Assignment:
Each record needs to be echoed exactly; can you do that?

------

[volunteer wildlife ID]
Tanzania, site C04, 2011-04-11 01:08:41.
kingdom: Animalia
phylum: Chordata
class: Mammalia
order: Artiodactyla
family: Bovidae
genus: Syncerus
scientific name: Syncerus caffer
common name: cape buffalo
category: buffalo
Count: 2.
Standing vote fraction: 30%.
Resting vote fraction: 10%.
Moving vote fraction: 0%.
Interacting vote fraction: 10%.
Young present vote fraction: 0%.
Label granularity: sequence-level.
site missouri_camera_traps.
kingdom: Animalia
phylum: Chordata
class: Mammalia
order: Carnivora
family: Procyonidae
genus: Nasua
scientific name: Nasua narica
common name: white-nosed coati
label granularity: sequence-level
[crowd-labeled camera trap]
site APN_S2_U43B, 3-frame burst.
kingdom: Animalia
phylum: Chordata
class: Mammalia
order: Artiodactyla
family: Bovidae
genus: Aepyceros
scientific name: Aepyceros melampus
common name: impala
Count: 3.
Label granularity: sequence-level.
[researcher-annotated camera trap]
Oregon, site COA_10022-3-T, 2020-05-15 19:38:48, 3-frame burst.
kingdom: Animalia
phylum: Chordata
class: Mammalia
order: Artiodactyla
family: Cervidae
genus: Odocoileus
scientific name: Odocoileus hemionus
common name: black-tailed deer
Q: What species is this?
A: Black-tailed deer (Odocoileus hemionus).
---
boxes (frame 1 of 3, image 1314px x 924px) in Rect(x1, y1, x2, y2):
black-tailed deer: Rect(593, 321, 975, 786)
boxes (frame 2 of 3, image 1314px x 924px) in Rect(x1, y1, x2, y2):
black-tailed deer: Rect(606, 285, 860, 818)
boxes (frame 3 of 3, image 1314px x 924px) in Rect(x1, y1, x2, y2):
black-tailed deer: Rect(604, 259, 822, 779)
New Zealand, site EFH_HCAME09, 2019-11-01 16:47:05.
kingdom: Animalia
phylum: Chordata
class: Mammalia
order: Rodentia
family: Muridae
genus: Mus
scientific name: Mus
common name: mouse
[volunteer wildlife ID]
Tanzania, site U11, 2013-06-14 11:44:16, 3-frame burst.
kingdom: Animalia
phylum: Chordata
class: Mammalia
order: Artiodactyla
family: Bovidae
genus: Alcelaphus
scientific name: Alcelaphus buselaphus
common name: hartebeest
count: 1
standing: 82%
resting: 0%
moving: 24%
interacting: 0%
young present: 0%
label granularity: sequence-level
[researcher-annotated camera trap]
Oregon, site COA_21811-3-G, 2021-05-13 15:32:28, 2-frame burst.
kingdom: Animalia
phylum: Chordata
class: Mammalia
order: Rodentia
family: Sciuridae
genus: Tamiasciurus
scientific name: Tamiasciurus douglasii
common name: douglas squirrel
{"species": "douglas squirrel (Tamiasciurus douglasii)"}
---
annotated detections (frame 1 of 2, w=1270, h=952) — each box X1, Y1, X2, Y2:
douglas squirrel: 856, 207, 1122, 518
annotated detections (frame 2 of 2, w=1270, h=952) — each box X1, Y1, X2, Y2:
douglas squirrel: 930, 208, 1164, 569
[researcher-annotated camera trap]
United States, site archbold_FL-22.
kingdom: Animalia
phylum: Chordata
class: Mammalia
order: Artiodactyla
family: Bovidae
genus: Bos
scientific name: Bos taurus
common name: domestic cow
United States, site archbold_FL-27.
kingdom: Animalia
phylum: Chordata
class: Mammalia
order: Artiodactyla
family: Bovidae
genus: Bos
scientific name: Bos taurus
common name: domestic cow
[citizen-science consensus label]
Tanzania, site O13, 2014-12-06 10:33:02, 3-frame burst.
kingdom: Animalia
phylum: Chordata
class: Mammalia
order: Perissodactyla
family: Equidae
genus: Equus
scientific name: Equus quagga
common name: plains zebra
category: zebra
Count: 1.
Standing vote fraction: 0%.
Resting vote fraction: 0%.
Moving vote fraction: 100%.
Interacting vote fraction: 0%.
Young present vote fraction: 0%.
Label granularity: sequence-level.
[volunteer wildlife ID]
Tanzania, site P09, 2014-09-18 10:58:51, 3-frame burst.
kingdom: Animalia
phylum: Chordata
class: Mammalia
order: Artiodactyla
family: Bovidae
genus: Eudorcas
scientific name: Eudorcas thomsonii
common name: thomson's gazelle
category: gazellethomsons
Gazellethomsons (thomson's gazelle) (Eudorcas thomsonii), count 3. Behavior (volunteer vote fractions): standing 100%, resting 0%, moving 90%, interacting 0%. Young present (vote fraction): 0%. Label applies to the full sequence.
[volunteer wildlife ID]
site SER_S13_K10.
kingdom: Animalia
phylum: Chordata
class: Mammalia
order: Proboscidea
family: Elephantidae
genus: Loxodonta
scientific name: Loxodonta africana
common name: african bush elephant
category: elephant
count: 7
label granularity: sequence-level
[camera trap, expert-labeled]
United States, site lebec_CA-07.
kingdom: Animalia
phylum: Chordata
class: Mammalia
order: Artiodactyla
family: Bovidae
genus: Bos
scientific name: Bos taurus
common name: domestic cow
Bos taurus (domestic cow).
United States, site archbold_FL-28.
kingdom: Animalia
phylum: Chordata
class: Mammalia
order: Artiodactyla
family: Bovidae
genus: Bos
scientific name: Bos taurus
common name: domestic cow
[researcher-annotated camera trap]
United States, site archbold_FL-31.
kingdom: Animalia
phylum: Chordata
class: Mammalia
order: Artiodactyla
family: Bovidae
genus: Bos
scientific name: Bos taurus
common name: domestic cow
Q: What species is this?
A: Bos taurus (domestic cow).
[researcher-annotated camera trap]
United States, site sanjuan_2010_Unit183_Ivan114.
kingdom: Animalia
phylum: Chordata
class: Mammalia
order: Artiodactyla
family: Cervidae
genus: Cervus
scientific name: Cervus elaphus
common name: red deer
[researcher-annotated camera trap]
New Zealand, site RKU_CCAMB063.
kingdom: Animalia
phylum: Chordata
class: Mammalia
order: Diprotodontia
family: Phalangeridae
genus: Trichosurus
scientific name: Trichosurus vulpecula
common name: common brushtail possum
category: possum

------

Response below:
[volunteer wildlife ID]
Tanzania, site C04, 2011-04-11 01:08:41.
kingdom: Animalia
phylum: Chordata
class: Mammalia
order: Artiodactyla
family: Bovidae
genus: Syncerus
scientific name: Syncerus caffer
common name: cape buffalo
category: buffalo
Count: 2.
Standing vote fraction: 30%.
Resting vote fraction: 10%.
Moving vote fraction: 0%.
Interacting vote fraction: 10%.
Young present vote fraction: 0%.
Label granularity: sequence-level.
site missouri_camera_traps.
kingdom: Animalia
phylum: Chordata
class: Mammalia
order: Carnivora
family: Procyonidae
genus: Nasua
scientific name: Nasua narica
common name: white-nosed coati
label granularity: sequence-level
[crowd-labeled camera trap]
site APN_S2_U43B, 3-frame burst.
kingdom: Animalia
phylum: Chordata
class: Mammalia
order: Artiodactyla
family: Bovidae
genus: Aepyceros
scientific name: Aepyceros melampus
common name: impala
Count: 3.
Label granularity: sequence-level.
[researcher-annotated camera trap]
Oregon, site COA_10022-3-T, 2020-05-15 19:38:48, 3-frame burst.
kingdom: Animalia
phylum: Chordata
class: Mammalia
order: Artiodactyla
family: Cervidae
genus: Odocoileus
scientific name: Odocoileus hemionus
common name: black-tailed deer
Q: What species is this?
A: Black-tailed deer (Odocoileus hemionus).
---
boxes (frame 1 of 3, image 1314px x 924px) in Rect(x1, y1, x2, y2):
black-tailed deer: Rect(593, 321, 975, 786)
boxes (frame 2 of 3, image 1314px x 924px) in Rect(x1, y1, x2, y2):
black-tailed deer: Rect(606, 285, 860, 818)
boxes (frame 3 of 3, image 1314px x 924px) in Rect(x1, y1, x2, y2):
black-tailed deer: Rect(604, 259, 822, 779)
New Zealand, site EFH_HCAME09, 2019-11-01 16:47:05.
kingdom: Animalia
phylum: Chordata
class: Mammalia
order: Rodentia
family: Muridae
genus: Mus
scientific name: Mus
common name: mouse
[volunteer wildlife ID]
Tanzania, site U11, 2013-06-14 11:44:16, 3-frame burst.
kingdom: Animalia
phylum: Chordata
class: Mammalia
order: Artiodactyla
family: Bovidae
genus: Alcelaphus
scientific name: Alcelaphus buselaphus
common name: hartebeest
count: 1
standing: 82%
resting: 0%
moving: 24%
interacting: 0%
young present: 0%
label granularity: sequence-level
[researcher-annotated camera trap]
Oregon, site COA_21811-3-G, 2021-05-13 15:32:28, 2-frame burst.
kingdom: Animalia
phylum: Chordata
class: Mammalia
order: Rodentia
family: Sciuridae
genus: Tamiasciurus
scientific name: Tamiasciurus douglasii
common name: douglas squirrel
{"species": "douglas squirrel (Tamiasciurus douglasii)"}
---
annotated detections (frame 1 of 2, w=1270, h=952) — each box X1, Y1, X2, Y2:
douglas squirrel: 856, 207, 1122, 518
annotated detections (frame 2 of 2, w=1270, h=952) — each box X1, Y1, X2, Y2:
douglas squirrel: 930, 208, 1164, 569
[researcher-annotated camera trap]
United States, site archbold_FL-22.
kingdom: Animalia
phylum: Chordata
class: Mammalia
order: Artiodactyla
family: Bovidae
genus: Bos
scientific name: Bos taurus
common name: domestic cow
United States, site archbold_FL-27.
kingdom: Animalia
phylum: Chordata
class: Mammalia
order: Artiodactyla
family: Bovidae
genus: Bos
scientific name: Bos taurus
common name: domestic cow
[citizen-science consensus label]
Tanzania, site O13, 2014-12-06 10:33:02, 3-frame burst.
kingdom: Animalia
phylum: Chordata
class: Mammalia
order: Perissodactyla
family: Equidae
genus: Equus
scientific name: Equus quagga
common name: plains zebra
category: zebra
Count: 1.
Standing vote fraction: 0%.
Resting vote fraction: 0%.
Moving vote fraction: 100%.
Interacting vote fraction: 0%.
Young present vote fraction: 0%.
Label granularity: sequence-level.
[volunteer wildlife ID]
Tanzania, site P09, 2014-09-18 10:58:51, 3-frame burst.
kingdom: Animalia
phylum: Chordata
class: Mammalia
order: Artiodactyla
family: Bovidae
genus: Eudorcas
scientific name: Eudorcas thomsonii
common name: thomson's gazelle
category: gazellethomsons
Gazellethomsons (thomson's gazelle) (Eudorcas thomsonii), count 3. Behavior (volunteer vote fractions): standing 100%, resting 0%, moving 90%, interacting 0%. Young present (vote fraction): 0%. Label applies to the full sequence.
[volunteer wildlife ID]
site SER_S13_K10.
kingdom: Animalia
phylum: Chordata
class: Mammalia
order: Proboscidea
family: Elephantidae
genus: Loxodonta
scientific name: Loxodonta africana
common name: african bush elephant
category: elephant
count: 7
label granularity: sequence-level
[camera trap, expert-labeled]
United States, site lebec_CA-07.
kingdom: Animalia
phylum: Chordata
class: Mammalia
order: Artiodactyla
family: Bovidae
genus: Bos
scientific name: Bos taurus
common name: domestic cow
Bos taurus (domestic cow).
United States, site archbold_FL-28.
kingdom: Animalia
phylum: Chordata
class: Mammalia
order: Artiodactyla
family: Bovidae
genus: Bos
scientific name: Bos taurus
common name: domestic cow
[researcher-annotated camera trap]
United States, site archbold_FL-31.
kingdom: Animalia
phylum: Chordata
class: Mammalia
order: Artiodactyla
family: Bovidae
genus: Bos
scientific name: Bos taurus
common name: domestic cow
Q: What species is this?
A: Bos taurus (domestic cow).
[researcher-annotated camera trap]
United States, site sanjuan_2010_Unit183_Ivan114.
kingdom: Animalia
phylum: Chordata
class: Mammalia
order: Artiodactyla
family: Cervidae
genus: Cervus
scientific name: Cervus elaphus
common name: red deer
[researcher-annotated camera trap]
New Zealand, site RKU_CCAMB063.
kingdom: Animalia
phylum: Chordata
class: Mammalia
order: Diprotodontia
family: Phalangeridae
genus: Trichosurus
scientific name: Trichosurus vulpecula
common name: common brushtail possum
category: possum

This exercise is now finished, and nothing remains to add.